Begin DATA FOR THIS EXERCISE
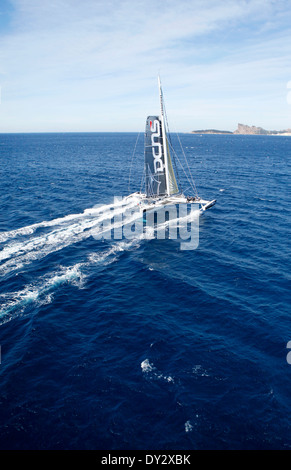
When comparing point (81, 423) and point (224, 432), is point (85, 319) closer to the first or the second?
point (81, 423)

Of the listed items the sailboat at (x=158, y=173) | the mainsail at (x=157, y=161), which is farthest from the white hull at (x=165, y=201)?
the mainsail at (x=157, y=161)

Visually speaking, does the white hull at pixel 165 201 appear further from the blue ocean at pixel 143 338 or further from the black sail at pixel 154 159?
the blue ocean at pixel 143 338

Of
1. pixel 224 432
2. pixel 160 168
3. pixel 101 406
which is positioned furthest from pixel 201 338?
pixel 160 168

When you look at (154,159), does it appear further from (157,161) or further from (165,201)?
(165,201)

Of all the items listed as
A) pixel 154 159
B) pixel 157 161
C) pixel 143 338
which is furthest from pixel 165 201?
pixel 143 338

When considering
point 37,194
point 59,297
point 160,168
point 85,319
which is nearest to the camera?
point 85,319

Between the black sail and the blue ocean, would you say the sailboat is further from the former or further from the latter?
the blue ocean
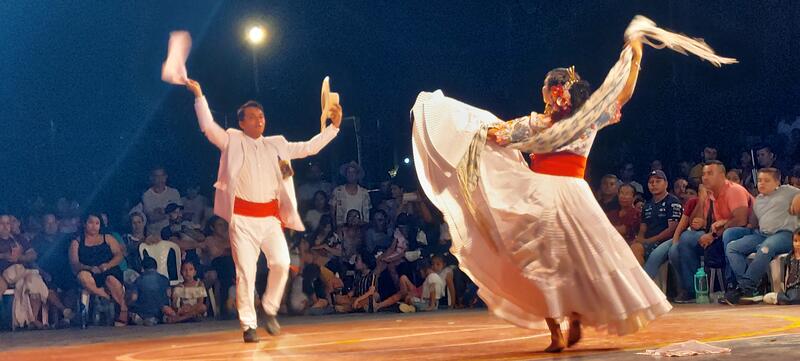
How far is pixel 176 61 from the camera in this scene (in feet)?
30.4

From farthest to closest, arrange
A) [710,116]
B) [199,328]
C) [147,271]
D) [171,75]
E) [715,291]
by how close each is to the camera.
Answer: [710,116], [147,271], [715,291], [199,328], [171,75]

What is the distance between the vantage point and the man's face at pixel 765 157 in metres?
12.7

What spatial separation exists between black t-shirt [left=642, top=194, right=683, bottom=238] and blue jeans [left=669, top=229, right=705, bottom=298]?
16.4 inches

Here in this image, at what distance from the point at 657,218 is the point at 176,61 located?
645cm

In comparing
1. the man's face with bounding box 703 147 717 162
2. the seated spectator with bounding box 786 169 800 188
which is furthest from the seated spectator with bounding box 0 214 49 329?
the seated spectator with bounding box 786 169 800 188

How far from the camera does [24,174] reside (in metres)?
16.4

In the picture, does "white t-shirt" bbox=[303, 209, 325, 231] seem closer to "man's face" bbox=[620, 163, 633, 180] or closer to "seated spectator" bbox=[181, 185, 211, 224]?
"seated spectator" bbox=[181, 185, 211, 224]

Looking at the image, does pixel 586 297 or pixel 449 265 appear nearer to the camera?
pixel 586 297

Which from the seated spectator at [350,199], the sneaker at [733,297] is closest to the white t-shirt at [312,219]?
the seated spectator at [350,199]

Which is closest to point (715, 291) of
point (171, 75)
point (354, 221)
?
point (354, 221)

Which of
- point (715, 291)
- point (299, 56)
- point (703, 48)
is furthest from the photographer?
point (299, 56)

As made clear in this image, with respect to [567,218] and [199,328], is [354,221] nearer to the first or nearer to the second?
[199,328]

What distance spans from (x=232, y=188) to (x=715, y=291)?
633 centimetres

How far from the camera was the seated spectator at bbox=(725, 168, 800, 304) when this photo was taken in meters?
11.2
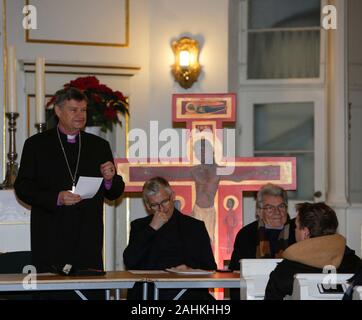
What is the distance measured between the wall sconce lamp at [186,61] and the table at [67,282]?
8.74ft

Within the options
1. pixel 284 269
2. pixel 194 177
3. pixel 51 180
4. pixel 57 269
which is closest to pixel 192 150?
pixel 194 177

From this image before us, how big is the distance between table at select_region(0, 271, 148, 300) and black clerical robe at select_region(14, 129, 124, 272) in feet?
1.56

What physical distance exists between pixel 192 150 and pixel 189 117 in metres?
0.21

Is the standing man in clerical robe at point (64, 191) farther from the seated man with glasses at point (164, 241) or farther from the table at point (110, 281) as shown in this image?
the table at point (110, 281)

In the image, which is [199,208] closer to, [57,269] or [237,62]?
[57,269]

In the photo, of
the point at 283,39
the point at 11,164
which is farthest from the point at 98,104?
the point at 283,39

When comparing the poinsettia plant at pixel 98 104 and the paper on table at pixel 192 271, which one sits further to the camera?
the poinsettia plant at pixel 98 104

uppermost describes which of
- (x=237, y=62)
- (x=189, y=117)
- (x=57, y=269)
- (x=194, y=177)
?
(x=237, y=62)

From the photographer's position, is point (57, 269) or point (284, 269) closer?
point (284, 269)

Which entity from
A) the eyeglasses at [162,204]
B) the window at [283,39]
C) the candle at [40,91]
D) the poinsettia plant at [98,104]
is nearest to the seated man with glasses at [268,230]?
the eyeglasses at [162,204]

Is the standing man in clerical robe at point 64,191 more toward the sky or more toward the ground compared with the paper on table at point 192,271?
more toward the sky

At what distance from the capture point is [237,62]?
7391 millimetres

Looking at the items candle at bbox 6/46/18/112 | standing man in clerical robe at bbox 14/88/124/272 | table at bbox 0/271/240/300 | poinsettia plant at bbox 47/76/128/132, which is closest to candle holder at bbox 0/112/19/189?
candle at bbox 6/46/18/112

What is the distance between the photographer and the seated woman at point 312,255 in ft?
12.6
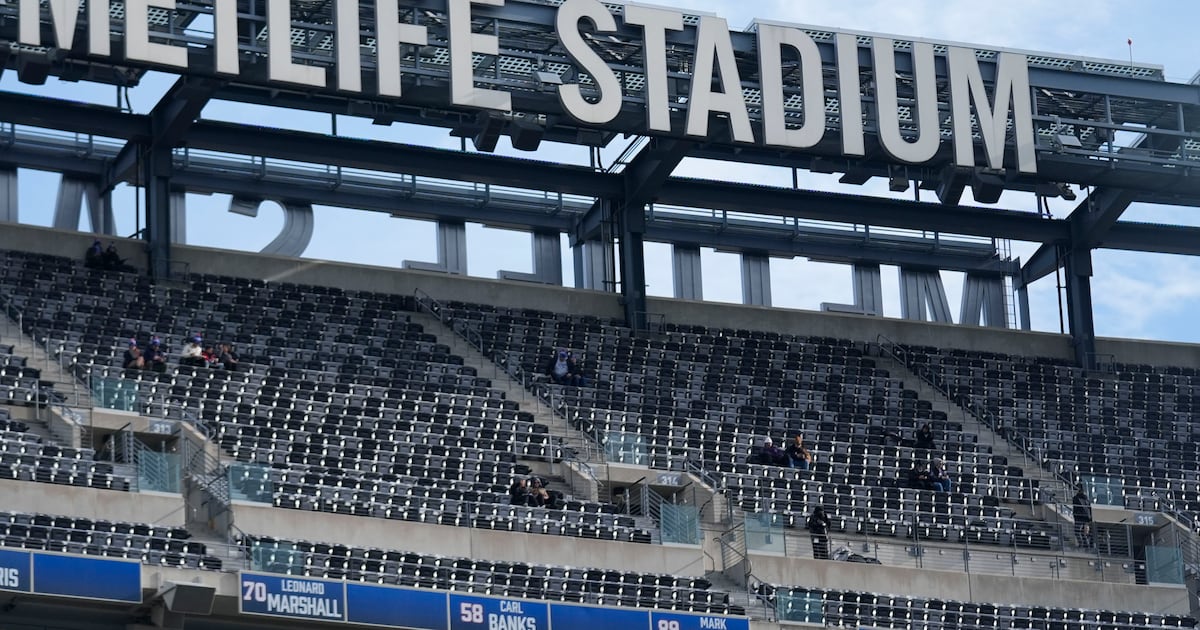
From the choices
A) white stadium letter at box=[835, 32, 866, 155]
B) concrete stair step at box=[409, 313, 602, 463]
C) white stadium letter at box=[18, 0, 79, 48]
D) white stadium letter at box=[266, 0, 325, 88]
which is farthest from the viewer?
End DATA FOR THIS EXERCISE
* [JOB]: Set the entries down again exactly. Do not include the images.

* [FINISHED EXERCISE]:
When comparing point (81, 423) and point (224, 432), is point (85, 319) closer to the first or the second?
point (81, 423)

Of the listed items the sailboat at (x=158, y=173) | the mainsail at (x=157, y=161), which is farthest from the white hull at (x=165, y=201)?
the mainsail at (x=157, y=161)

Visually speaking, does the white hull at pixel 165 201 appear further from the blue ocean at pixel 143 338 or further from the black sail at pixel 154 159?
the blue ocean at pixel 143 338

Of
1. pixel 224 432
2. pixel 160 168
3. pixel 101 406
which is positioned furthest from pixel 201 338?
pixel 160 168

When you look at (154,159), does it appear further from (157,161) or further from (165,201)?
(165,201)

Of all the items listed as
A) pixel 154 159
B) pixel 157 161
C) pixel 143 338
which is furthest from pixel 165 201?
pixel 143 338

When considering
point 37,194
point 59,297
point 160,168
point 85,319
which is nearest to the camera?
point 85,319

Between the black sail and the blue ocean, would you say the sailboat is further from the former or further from the latter?
the blue ocean
How far is pixel 176 61 from the camera in this scene (in feet)?
30.4

From farthest to closest, arrange
A) [710,116]
B) [199,328]
C) [147,271]
D) [171,75]
E) [715,291]
by how close each is to the camera.
Answer: [710,116], [147,271], [715,291], [199,328], [171,75]

What is the distance between the vantage point and the man's face at pixel 765 157 in metres?
12.7

What spatial separation exists between black t-shirt [left=642, top=194, right=683, bottom=238] and blue jeans [left=669, top=229, right=705, bottom=298]?
16.4 inches

Here in this image, at what distance from the point at 657,218 is the point at 176,61 located?
645cm

In comparing
1. the man's face with bounding box 703 147 717 162
2. the seated spectator with bounding box 786 169 800 188
which is furthest from the seated spectator with bounding box 0 214 49 329?
the seated spectator with bounding box 786 169 800 188

How far from the camera does [24,174] reside (in metres)?
16.4

In the picture, does "white t-shirt" bbox=[303, 209, 325, 231] seem closer to "man's face" bbox=[620, 163, 633, 180] or closer to "seated spectator" bbox=[181, 185, 211, 224]?
"seated spectator" bbox=[181, 185, 211, 224]

Looking at the image, does pixel 586 297 or pixel 449 265 appear nearer to the camera?
pixel 586 297

Which from the seated spectator at [350,199], the sneaker at [733,297] is closest to the white t-shirt at [312,219]?
the seated spectator at [350,199]

Which is closest to point (715, 291) of
point (171, 75)
point (354, 221)
?
point (354, 221)

Which of
- point (715, 291)
- point (299, 56)
- point (703, 48)
is furthest from the photographer?
point (299, 56)

As made clear in this image, with respect to [567,218] and [199,328], is [354,221] nearer to the first or nearer to the second?
[199,328]

What distance spans from (x=232, y=188) to (x=715, y=291)?
633 centimetres

How far from the camera was the seated spectator at bbox=(725, 168, 800, 304) when this photo was taken in meters?
11.2
What is the distance measured between the wall sconce lamp at [186,61] and the table at [67,282]?
8.74ft

Within the options
1. pixel 284 269
2. pixel 194 177
3. pixel 51 180
4. pixel 57 269
which is closest to pixel 192 150?
pixel 194 177

From this image before us, how big is the distance between table at select_region(0, 271, 148, 300) and black clerical robe at select_region(14, 129, 124, 272) in feet?
1.56

What physical distance exists between pixel 192 150 and pixel 189 117 in metres?
0.21

Is the standing man in clerical robe at point (64, 191) farther from the seated man with glasses at point (164, 241) or farther from the table at point (110, 281) as shown in this image?
the table at point (110, 281)

In the image, which is [199,208] closer to, [57,269] or [237,62]?
[57,269]

In the photo, of
the point at 283,39
the point at 11,164
which is farthest from the point at 98,104?
the point at 283,39

When comparing the poinsettia plant at pixel 98 104 and the paper on table at pixel 192 271, which one sits further to the camera?
the poinsettia plant at pixel 98 104

uppermost describes which of
- (x=237, y=62)
- (x=189, y=117)
- (x=57, y=269)
- (x=194, y=177)
?
(x=237, y=62)

From the photographer's position, is point (57, 269) or point (284, 269) closer?
point (284, 269)

Which entity from
A) the eyeglasses at [162,204]
B) the window at [283,39]
C) the candle at [40,91]
D) the poinsettia plant at [98,104]
is nearest to the seated man with glasses at [268,230]?
the eyeglasses at [162,204]

Is the standing man in clerical robe at point 64,191 more toward the sky or more toward the ground compared with the paper on table at point 192,271?
more toward the sky

At what distance from the capture point is [237,62]?
7391 millimetres

Looking at the items candle at bbox 6/46/18/112 | standing man in clerical robe at bbox 14/88/124/272 | table at bbox 0/271/240/300 | poinsettia plant at bbox 47/76/128/132, which is closest to candle holder at bbox 0/112/19/189?
candle at bbox 6/46/18/112

What is the distance between the photographer and the seated woman at point 312,255 in ft?
12.6
From the choices
A) white stadium letter at box=[835, 32, 866, 155]
B) concrete stair step at box=[409, 313, 602, 463]
C) white stadium letter at box=[18, 0, 79, 48]
D) white stadium letter at box=[266, 0, 325, 88]
which is farthest from the viewer?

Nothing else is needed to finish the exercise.